The company realized a significant opportunity in the 3D printing market, specifically that there are cheap consumer printers not suitable for commercial use or expensive industrial printers only affordable for large corporates but nothing in between. Its intention therefore has been to offer a solution that fills the gap, highlighting its maxim that ‘3D printing should be available to everyone’.
The 888 is industrial in its construction, having been modelled on CNC and laser cutting machinery. Aoniq has sought to develop a printer that, like these traditional machines, can be expected to last for many years and rarely break down. The 888 has been built around a durable framework comprising a steel chassis, four linear guide rails and two large ball screws.
It is capable of producing high-quality parts that require little or no post processing. Furthermore, an X, Y resolution of 90 μm (less than the width of a human hair) means that an exceptional level of detail is achieved.

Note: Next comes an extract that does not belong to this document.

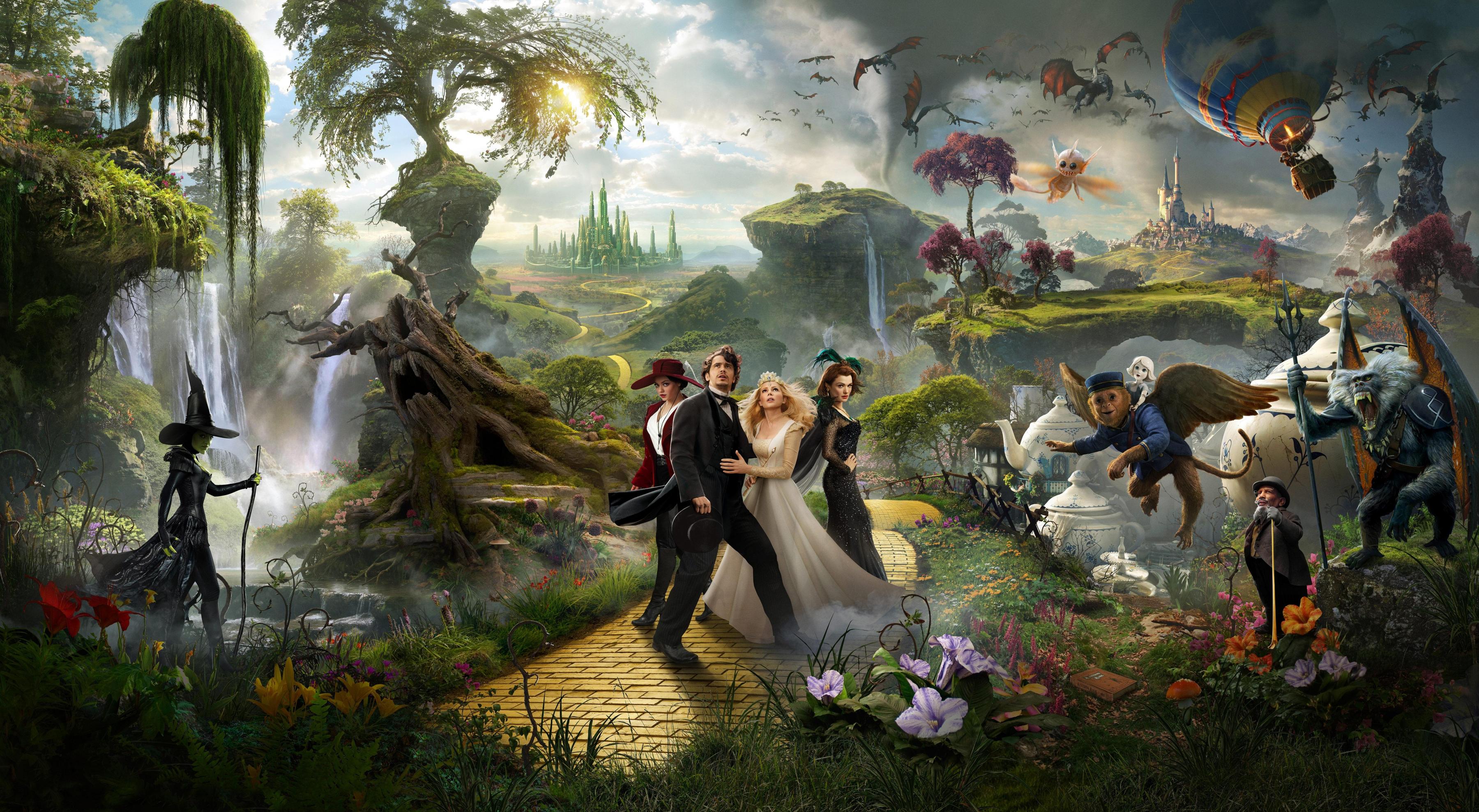 Постер фильма Оз: Великий и ужасный | Oz the Great and Powerful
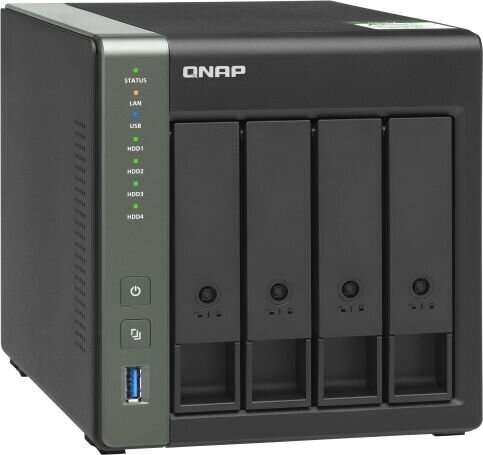 Qnap TS-431KX-2G kaina ir informacija | Išoriniai kietieji diskai (SSD, HDD) | pigu.lt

The 888 is said to incorporate a ‘first of its kind’ print bed that Aoniq also intends to sell as a standalone product to 3D printer manufacturers. The base of the bed is sprayed in a paint-like substance that a number of electrodes are run through. This delivers heat evenly and stably across the surface, resulting in the complete base of the part sticking to the bed.
An additional surface is laid on top of the electrodes that ensures parts adhere strongly to the bed during heating as well as release easily from it on cooling. This means there is no need for users to apply a bonding agent and they are saved from having to prize their finished parts off the bed; they can simply lift them off.

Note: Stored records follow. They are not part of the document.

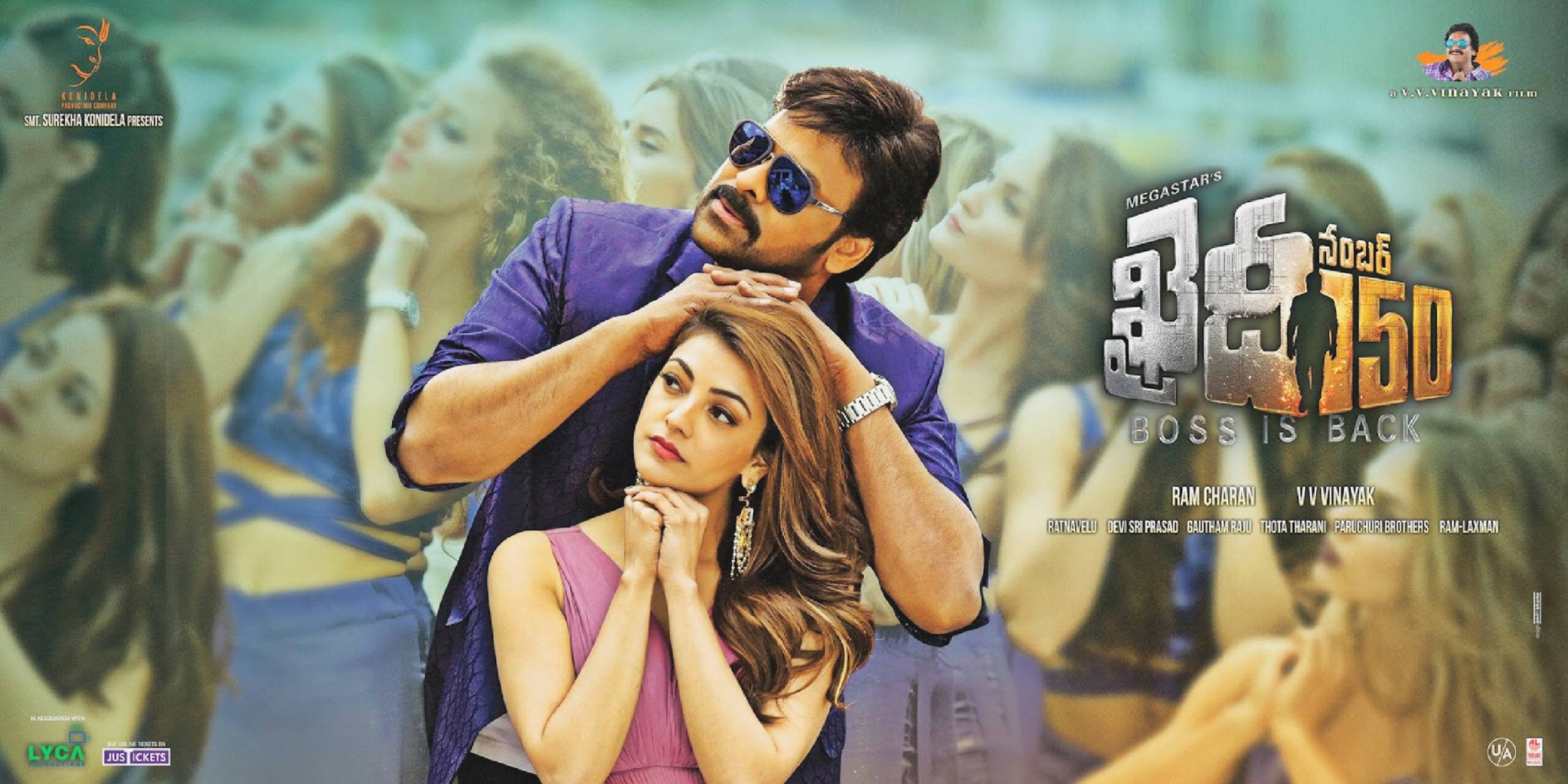 Khaidi no 150 wallpaper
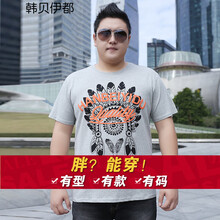 韓貝伊都 短袖 男士T恤 1708灰色 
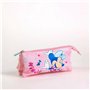Trousse Fourre-Tout Triple Minnie Mouse Rose 2,2 x 1,1 x 22,5 cm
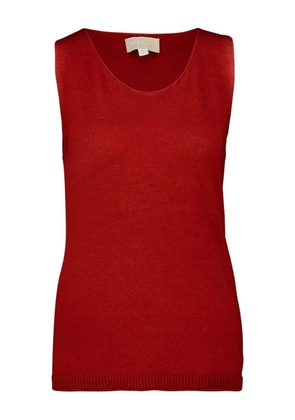 120% Lino faded top - Red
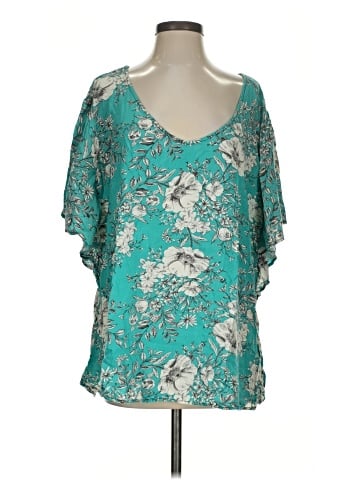 Pure Energy Short Sleeve Blouse (view 1)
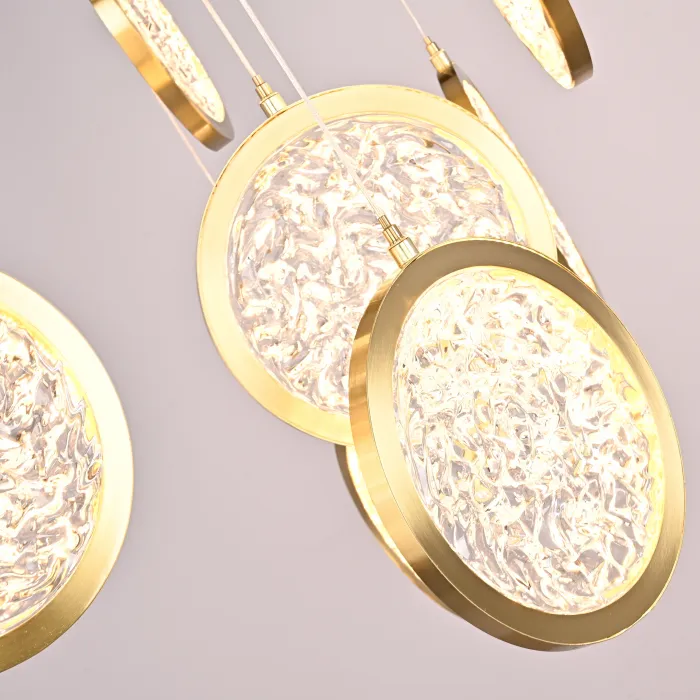 Дизайнерская люстра Moon lighting collection D70 от ImperiumLoft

The 888 prints parts in any plastic except for polyether ether ketone (PEEK) and polyetherimide (PEI), although these are currently under development and expected to be made printable in the coming months.
Furthermore, Aoniq expects to be the first company to bring a printable PVC filament to market. PVC is the third most used plastic globally owing to the magnitude of real-world applications it can be used in. It offers numerous advantages over polylactic acid (PLA), currently the most popular 3D printing plastic, being lighter, stronger, fire resistant, UV stable, suitable for outdoor use and more environmentally sustainable. Indeed, the company has reported that parts printed in PVC have thus far proved of a superior quality and finish to parts printed in PLA.
The company has also established a 24/7 tech-support center at its offices in Melbourne, Australia. The 888 features an interactive touchscreen that allows users and the tech-support team to communicate directly. Furthermore, an on-board camera enables the tech-support team to more easily diagnose problems and advise accordingly.
Michael Slavica, the chief executive officer (CEO) of Aoniq, said: ‘With this 3D printer we’re giving the average person the ability to not only take on the large corporations but beat them. It’s time for most people already using 3D printers to decide if they want to continue tinkering on the sidelines or actually join the latest industrial revolution.’
The 888 is expected to launch on August 1, 2017, but is available to pre-order at prices starting from 10,499 AUD.